La expansión del programa de recompras
El plan gubernamental también sumó una ampliación de las recompras de viejas emisiones por un total de 14.000 millones de dólares. Aunque la cifra es acotada frente a una deuda pública en manos del público de 32 billones de dólares, funciona como una señal clave para el mercado. El martes pasado, el rendimiento del bono a 10 años rozó el 4,75% y el de 30 años alcanzó un máximo de 5,33%.
Factores corporativos y la política de la Fed
La escalada de las tasas nominales y reales reflejó tanto la creciente demanda de financiamiento de la inteligencia artificial como las decisiones monetarias de la Reserva Federal.
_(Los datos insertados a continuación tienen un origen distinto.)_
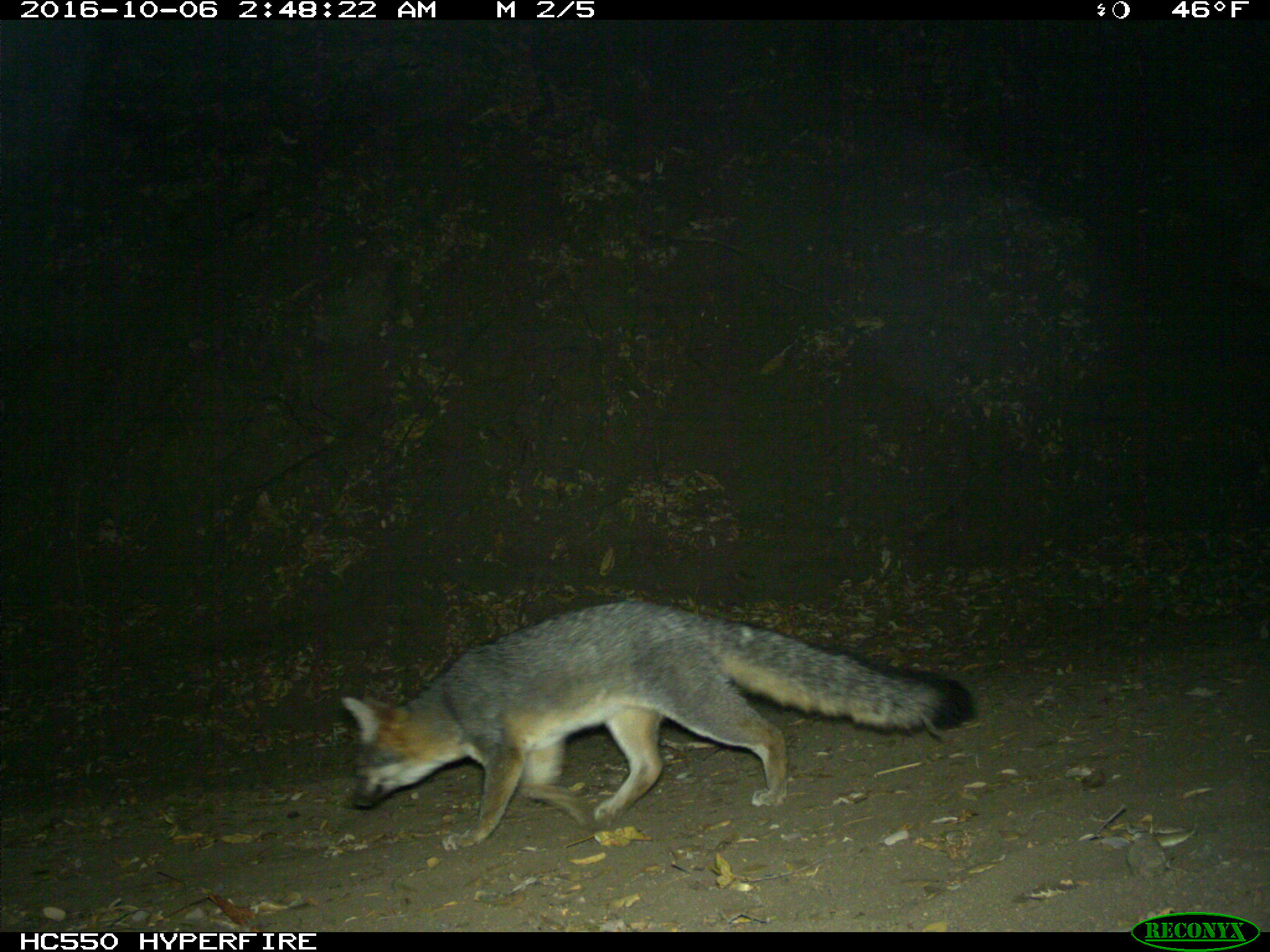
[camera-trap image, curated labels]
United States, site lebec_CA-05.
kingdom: Animalia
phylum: Chordata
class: Mammalia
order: Carnivora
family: Canidae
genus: Urocyon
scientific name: Urocyon cinereoargenteus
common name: gray fox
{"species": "Urocyon cinereoargenteus (gray fox)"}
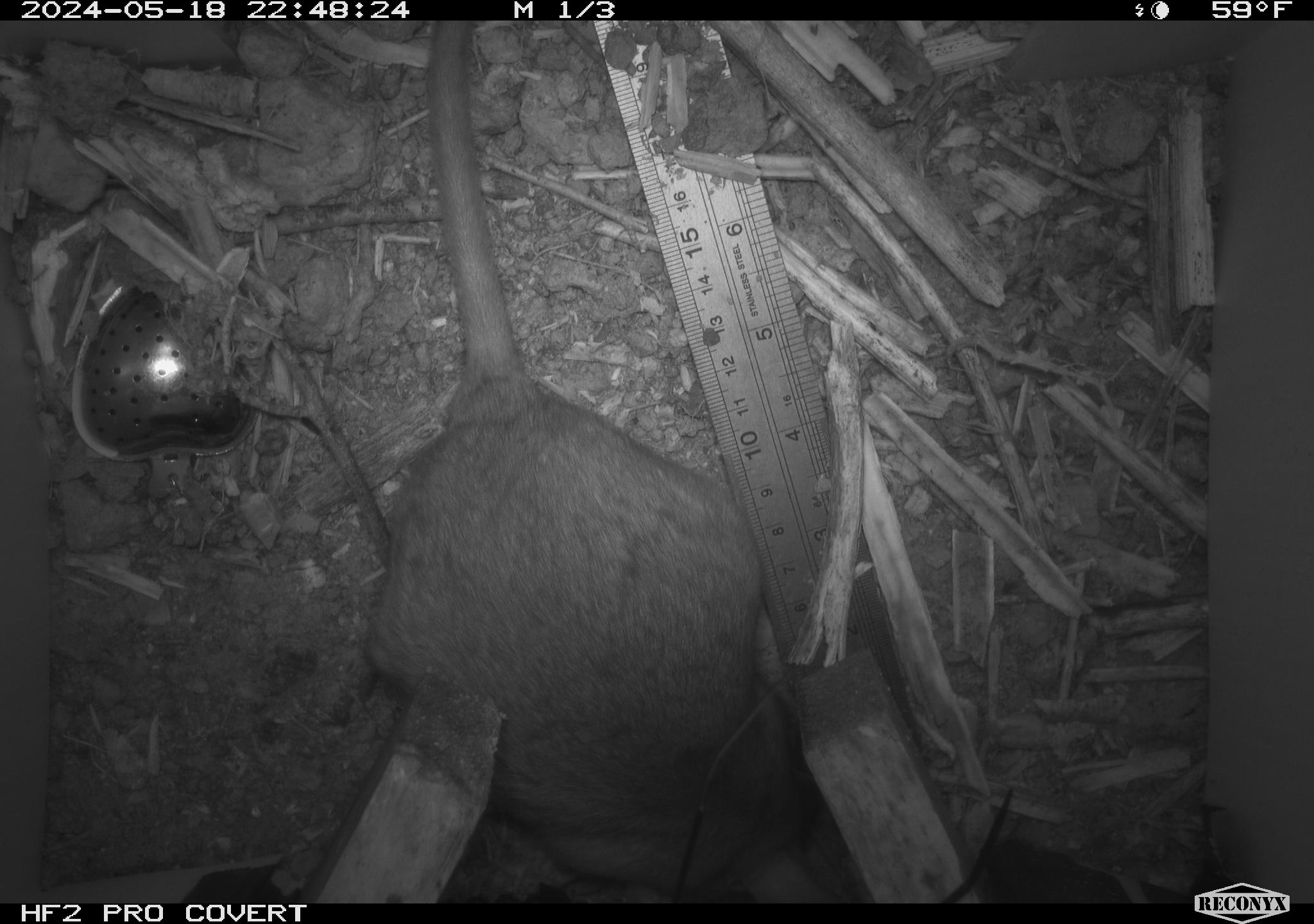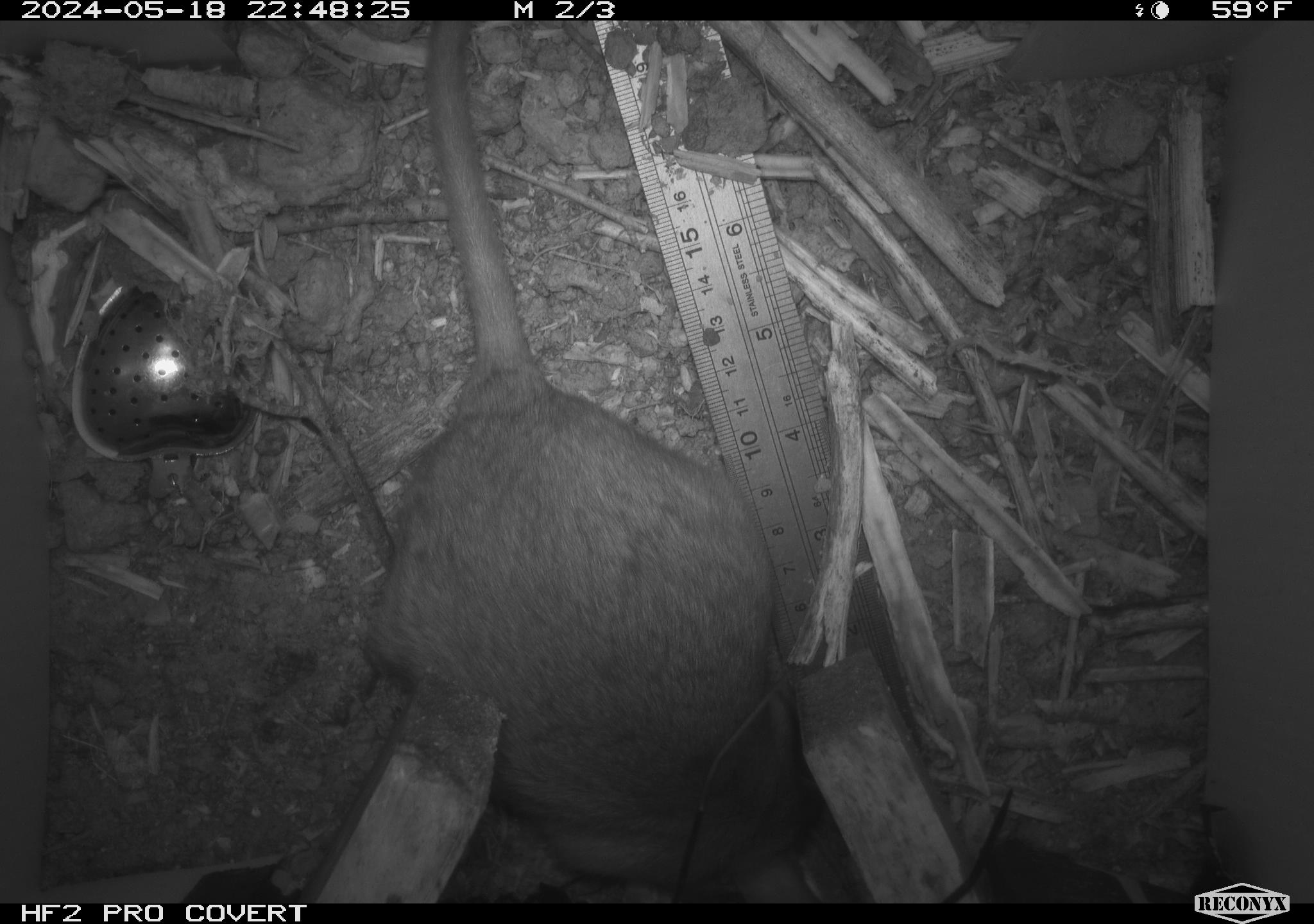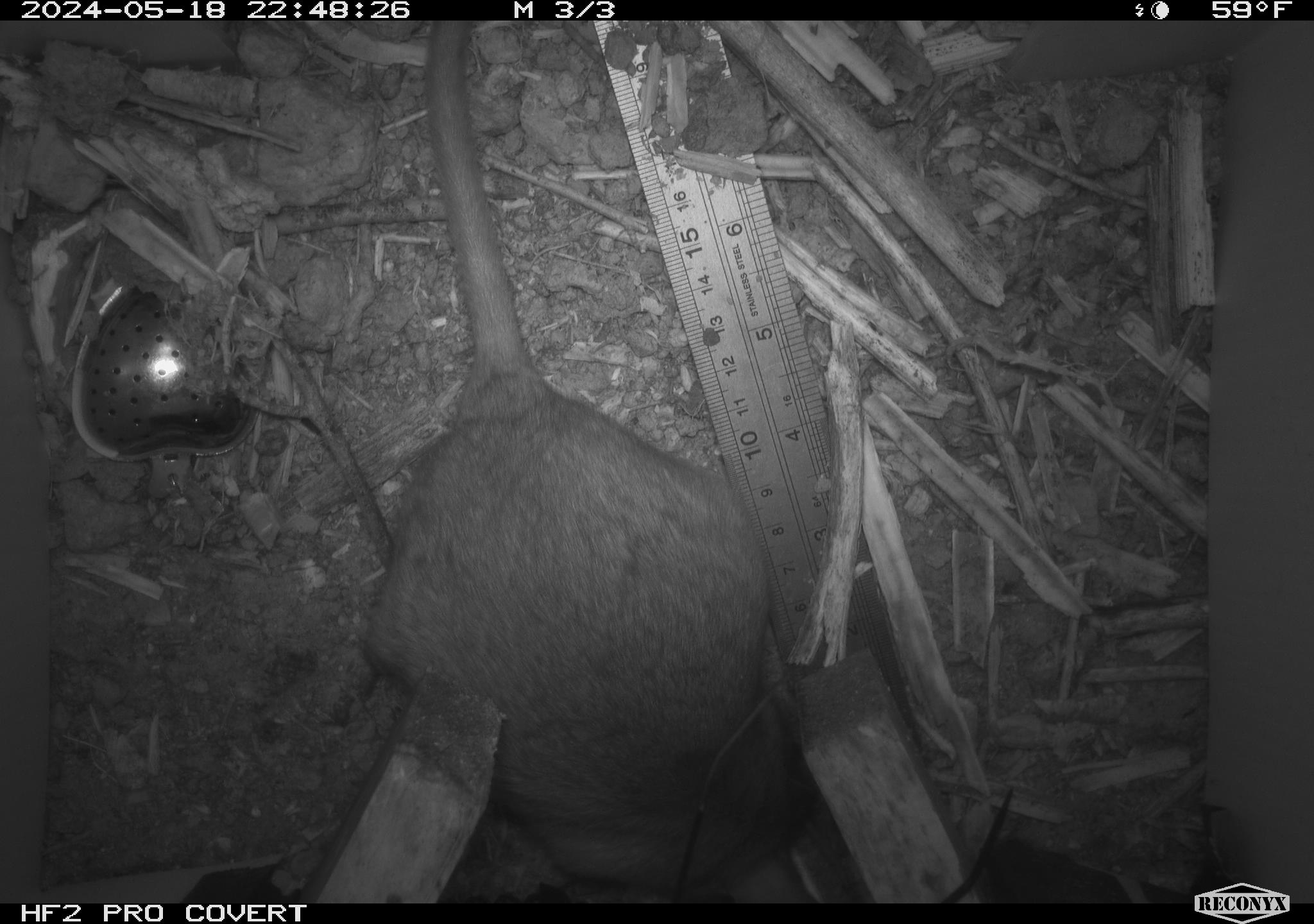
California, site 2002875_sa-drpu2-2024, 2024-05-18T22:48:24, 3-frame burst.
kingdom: Animalia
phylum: Chordata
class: Mammalia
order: Rodentia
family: Cricetidae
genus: Neotoma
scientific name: Neotoma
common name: pack rat or woodrat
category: neotoma species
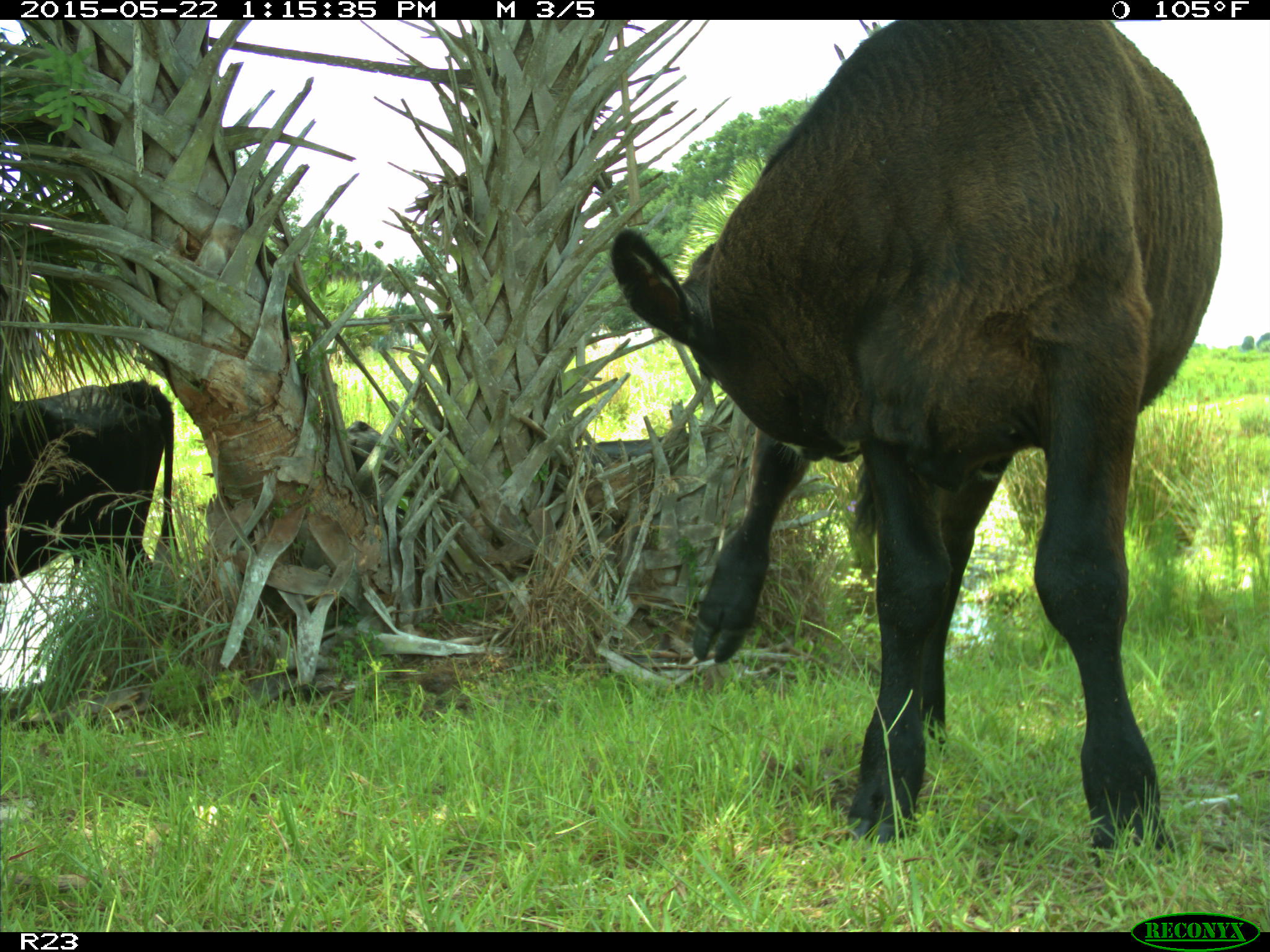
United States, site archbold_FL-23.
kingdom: Animalia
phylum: Chordata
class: Mammalia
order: Artiodactyla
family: Bovidae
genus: Bos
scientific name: Bos taurus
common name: domestic cow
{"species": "Bos taurus (domestic cow)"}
Empresas tecnológicas líderes de la industria corporativa recurrieron a colocaciones masivas de deuda a largo plazo, lo que neutralizó parte de los esfuerzos oficiales por reducir la duración promedio de los activos financieros.
Por otra parte, la conducción de la Reserva Federal por parte de Kevin Warsh bloqueó las presiones de directores como Logan, Hammack y Kashkari para elevar la tasa de interés de referencia en julio. Esta inacción sobre la tasa de corto plazo terminó recargando la presión en el tramo largo de la curva de rendimientos y forzó la intervención de Scott Bessent.